Protestan en las grandes ciudades y en pueblos pequeños de los 50 estados. Piden por la integración de las familias.

Manifestantes, ayer, cuando caminaban por las calles del Distrito de Columbia para exigir respeto a los derechos humanos de los migrantes.
Manifestantes, ayer, cuando caminaban por las calles del Distrito de Columbia para exigir respeto a los derechos humanos de los migrantes.

Washington, Estados Unidos.

Miles de personas se manifestaron ayer en todo Estados Unidos para exigir al Gobierno de Donald Trump que deje de criminalizar a los indocumentados y reúna con sus padres a los más de 2,000 niños que aún siguen separados de ellos, con el fin de atajar la “crisis moral” que vive el país.

Vestidos de blanco, agitando pancartas y unidos por el lema “Families Belong Together” (“Las familias deben estar unidas”), estadounidenses de todas las razas y edades escenificaron en 750 ciudades del país una enérgica respuesta a la política migratoria de Trump, que ha conmocionado al mundo en las últimas semanas.

“Nuestra humanidad está en juego. Estamos aquí para salvar el alma de nuestra nación”, dijo la cantante Alicia Keys desde el escenario de la protesta en Washington.

Entradas tomadas de una colección
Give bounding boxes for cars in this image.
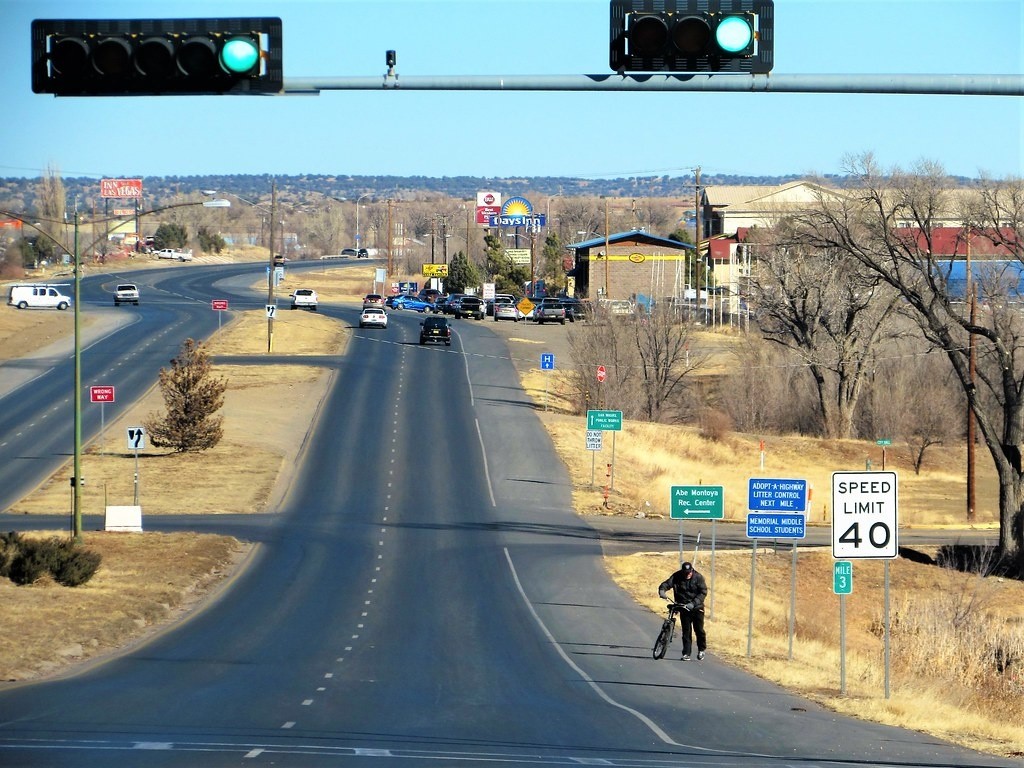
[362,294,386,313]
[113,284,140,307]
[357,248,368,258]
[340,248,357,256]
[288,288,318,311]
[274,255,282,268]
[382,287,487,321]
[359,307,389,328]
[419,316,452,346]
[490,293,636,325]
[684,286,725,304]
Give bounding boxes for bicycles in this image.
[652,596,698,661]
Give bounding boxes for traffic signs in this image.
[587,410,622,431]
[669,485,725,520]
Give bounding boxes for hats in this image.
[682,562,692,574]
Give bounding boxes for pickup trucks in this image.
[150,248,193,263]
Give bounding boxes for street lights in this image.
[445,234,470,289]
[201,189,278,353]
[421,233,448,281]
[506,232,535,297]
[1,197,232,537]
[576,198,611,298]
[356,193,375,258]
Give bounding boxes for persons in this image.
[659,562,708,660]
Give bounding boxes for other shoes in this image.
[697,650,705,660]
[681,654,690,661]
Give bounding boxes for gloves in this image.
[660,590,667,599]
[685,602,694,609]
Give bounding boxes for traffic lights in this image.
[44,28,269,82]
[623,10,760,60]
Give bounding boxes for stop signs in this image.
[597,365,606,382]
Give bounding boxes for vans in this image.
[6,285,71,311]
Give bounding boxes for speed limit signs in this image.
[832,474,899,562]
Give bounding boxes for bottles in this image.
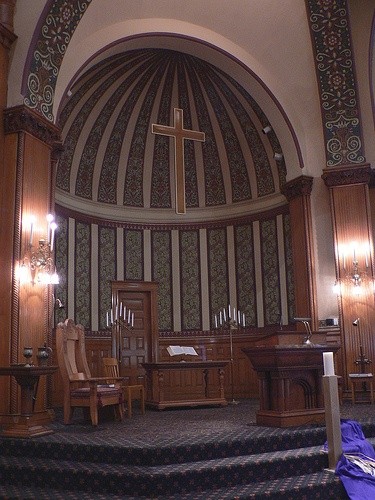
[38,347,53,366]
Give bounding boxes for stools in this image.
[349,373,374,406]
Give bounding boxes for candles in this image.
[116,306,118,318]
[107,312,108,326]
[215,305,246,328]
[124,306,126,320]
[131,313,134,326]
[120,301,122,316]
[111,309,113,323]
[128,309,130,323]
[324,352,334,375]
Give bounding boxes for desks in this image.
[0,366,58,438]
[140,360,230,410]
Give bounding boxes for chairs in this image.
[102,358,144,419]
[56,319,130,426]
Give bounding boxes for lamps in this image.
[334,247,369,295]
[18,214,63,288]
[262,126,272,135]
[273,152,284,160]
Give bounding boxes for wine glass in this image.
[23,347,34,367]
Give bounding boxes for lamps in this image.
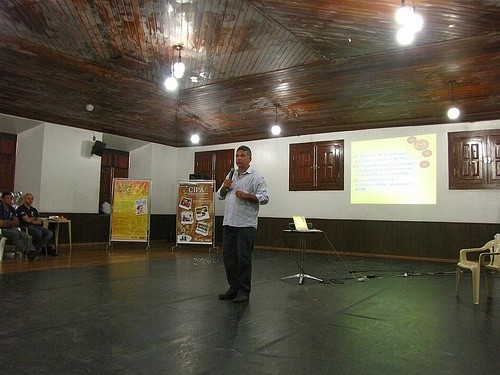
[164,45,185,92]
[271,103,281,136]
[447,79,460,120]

◆ Consigna ◆
Prosigue la noticia sobre las marchas contra la separación de familias migrantes a partir de su última oración.

◆ Resultado ◆
La capital estadounidense acogió la manifestación central de la jornada, con más de 30,000 personas, según los organizadores, concentradas frente a la Casa Blanca pero aún así lejos de Trump, quien pasa este fin de semana en su club privado en Nueva Jersey.

Bajo un sol abrasador que elevaba la sensación térmica a 34 grados centígrados, Alexandra Cornejo explicaba a Efe por qué se había desplazado hasta la Casa Blanca desde Manassas (Virginia), a casi una hora en automóvil de Washington.

“Vivo al lado de un centro donde están deteniendo creo que a diez o quince niños ahora mismo. Está a solo nueve minutos de mi casa, y no sé qué hacer. Por eso quería estar aquí”, dijo Cornejo, que es descendiente de inmigrantes de México y Guatemala.

La joven se refería al centro de internamiento de menores de Bristow, donde están detenidos entre 10 y 20 de los más de 2,500 menores separados de sus familias desde abril, según explicó a Efe una fuente conocedora de la situación.

Trump decretó la semana pasada que se frenara la separación de las familias de inmigrantes, pero desde entonces solo 538 niños han podido reencontrarse con sus padres, y más de 2,000 menores siguen recluidos y apartados de sus familiares, según datos oficiales.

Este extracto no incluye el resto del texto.